If type context is not available, the compiler should reject a potentially ambiguous expression:

let x = [Int] // Error, could be either Array(Int) or Array<Int>
print([Int])  // Likewise

let int = Int
let y = [int] // OK, not a type reference, evaluated as array containing
              // `int`

This should not usually be problematic, since type references are most useful as function parameters, where type context is readily available. The usual language mechanisms for providing context can be used to clear up the ambiguity, such as providing explicit variable types or using as coercion, can be used to pick the correct interpretation:

let x1: Any.Type = [Int]   // [Int] is Array<Int>
let x2: [Any.Type] = [Int] // [Int] is Array(Int)
let x3 = [Int as Any.Type] // Another way to force array literal interp

print([Int] as Any.Type)   // Prints the metatype
print([Int] as [Any.Type]) // Prints the array

Impact on existing code

If these heuristics are well-chosen, existing code should not be noticeably affected by these changes, other than being liberated from the burdensome .selfs on type references.
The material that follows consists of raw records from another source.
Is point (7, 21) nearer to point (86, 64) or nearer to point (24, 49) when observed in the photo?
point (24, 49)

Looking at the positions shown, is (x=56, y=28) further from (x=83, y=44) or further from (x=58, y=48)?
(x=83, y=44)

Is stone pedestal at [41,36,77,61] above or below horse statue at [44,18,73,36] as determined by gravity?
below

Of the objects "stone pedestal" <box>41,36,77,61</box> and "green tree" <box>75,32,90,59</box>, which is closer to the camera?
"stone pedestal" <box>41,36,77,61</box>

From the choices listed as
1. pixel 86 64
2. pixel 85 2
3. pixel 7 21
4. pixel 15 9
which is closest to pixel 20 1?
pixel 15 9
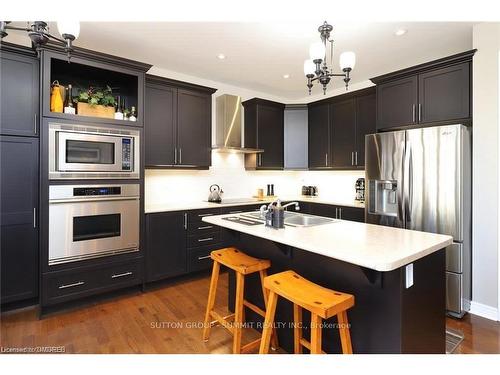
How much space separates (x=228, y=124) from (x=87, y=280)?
2702mm

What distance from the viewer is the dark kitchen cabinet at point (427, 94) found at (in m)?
2.70

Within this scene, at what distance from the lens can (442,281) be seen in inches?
69.7

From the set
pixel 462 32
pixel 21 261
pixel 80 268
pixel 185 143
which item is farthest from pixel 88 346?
pixel 462 32

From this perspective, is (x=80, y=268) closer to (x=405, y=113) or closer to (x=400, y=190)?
(x=400, y=190)

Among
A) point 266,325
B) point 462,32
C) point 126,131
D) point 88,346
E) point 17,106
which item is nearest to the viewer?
point 266,325

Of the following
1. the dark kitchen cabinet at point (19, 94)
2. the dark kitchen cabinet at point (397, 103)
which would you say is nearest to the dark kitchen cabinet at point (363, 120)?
the dark kitchen cabinet at point (397, 103)

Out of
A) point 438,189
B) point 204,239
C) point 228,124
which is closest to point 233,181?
point 228,124

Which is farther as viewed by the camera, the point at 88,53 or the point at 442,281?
the point at 88,53

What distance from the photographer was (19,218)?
8.33 feet

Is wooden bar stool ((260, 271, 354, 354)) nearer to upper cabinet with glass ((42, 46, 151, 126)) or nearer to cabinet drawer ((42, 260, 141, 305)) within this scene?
cabinet drawer ((42, 260, 141, 305))

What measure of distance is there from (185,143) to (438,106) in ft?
9.69

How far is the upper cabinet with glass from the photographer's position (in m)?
2.56

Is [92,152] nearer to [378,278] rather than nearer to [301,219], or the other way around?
[301,219]

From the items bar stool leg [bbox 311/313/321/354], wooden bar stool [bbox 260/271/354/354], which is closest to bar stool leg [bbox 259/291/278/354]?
wooden bar stool [bbox 260/271/354/354]
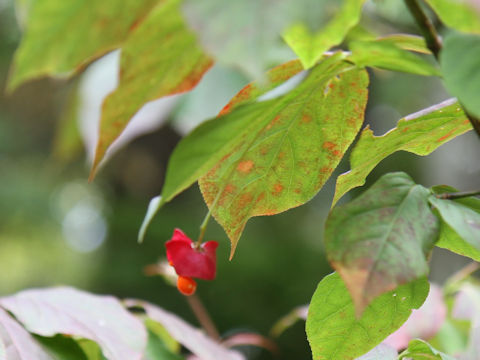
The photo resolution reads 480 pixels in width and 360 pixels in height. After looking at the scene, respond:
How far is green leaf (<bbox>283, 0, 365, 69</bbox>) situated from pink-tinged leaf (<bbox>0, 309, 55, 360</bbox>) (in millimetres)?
258

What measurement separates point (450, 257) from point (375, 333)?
134cm

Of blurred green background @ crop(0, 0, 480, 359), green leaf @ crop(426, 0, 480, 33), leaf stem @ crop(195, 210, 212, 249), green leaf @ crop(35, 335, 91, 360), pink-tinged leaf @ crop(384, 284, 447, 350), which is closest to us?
green leaf @ crop(426, 0, 480, 33)

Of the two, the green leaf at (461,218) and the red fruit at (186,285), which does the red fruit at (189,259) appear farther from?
the green leaf at (461,218)

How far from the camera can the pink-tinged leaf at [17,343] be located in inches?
15.0

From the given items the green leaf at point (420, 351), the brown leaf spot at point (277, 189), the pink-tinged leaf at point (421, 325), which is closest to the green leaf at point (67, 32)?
the brown leaf spot at point (277, 189)

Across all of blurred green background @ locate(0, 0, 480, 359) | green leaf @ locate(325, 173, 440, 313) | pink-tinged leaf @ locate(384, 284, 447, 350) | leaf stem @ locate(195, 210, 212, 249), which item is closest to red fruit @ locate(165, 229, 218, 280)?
leaf stem @ locate(195, 210, 212, 249)

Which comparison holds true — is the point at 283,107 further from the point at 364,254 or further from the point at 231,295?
the point at 231,295

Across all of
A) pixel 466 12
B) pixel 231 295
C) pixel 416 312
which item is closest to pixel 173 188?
pixel 466 12

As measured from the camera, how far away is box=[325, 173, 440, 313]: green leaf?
243 mm

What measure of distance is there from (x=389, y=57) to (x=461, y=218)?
0.28ft

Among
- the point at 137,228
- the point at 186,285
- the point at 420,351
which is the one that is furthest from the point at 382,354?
the point at 137,228

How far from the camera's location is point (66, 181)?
4.12 metres

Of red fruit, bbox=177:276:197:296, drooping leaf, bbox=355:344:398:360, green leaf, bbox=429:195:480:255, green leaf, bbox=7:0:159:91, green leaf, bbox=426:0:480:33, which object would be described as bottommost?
drooping leaf, bbox=355:344:398:360

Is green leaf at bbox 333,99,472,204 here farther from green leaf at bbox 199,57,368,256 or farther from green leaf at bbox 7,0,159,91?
green leaf at bbox 7,0,159,91
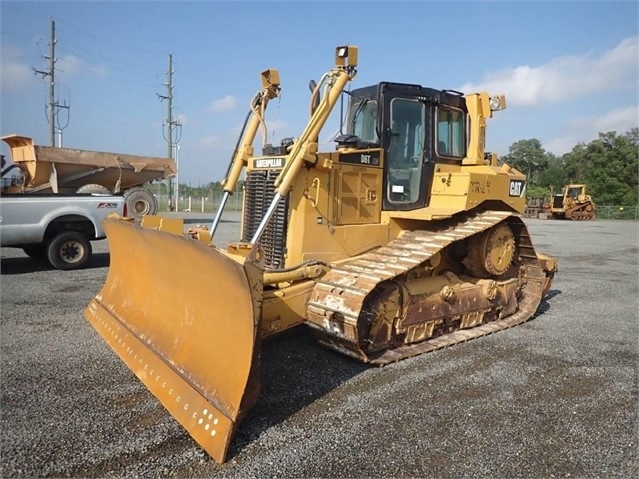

This is something we should verify experimentally by compiling existing codebases with a compiler that implements these proposed language changes.

Alternatives considered

Change syntax to eliminate the ambiguities

There are various fundamental things we could change in Swift's syntax to eliminate the ambiguities from the language entirely, including:

  • using different brackets for generic type parameters, e.g. Array(Int) or Array[Int];
  • making the UppercaseTypes, lowercaseValues convention a syntactic requirement, as is done in ML and Haskell.

These are directions we rejected early on in the development of Swift, since we felt that maintaining familiarity with C-family languages was worth burning some implementation complexity.


Rationale

On [Date], the core team decided to (TBD) this proposal. When the core team makes a decision regarding this proposal, their rationale for the decision will be written here.


Revision history

May 26, 2016

A previous revision of this proposal offered a default disambiguation rule for ambiguous type references without type context:

let x = [Int] // binds x to the type object Array<Int>

In discussion, the core team decided it was preferable for ambiguous references to be rejected by the compiler and require explicit context.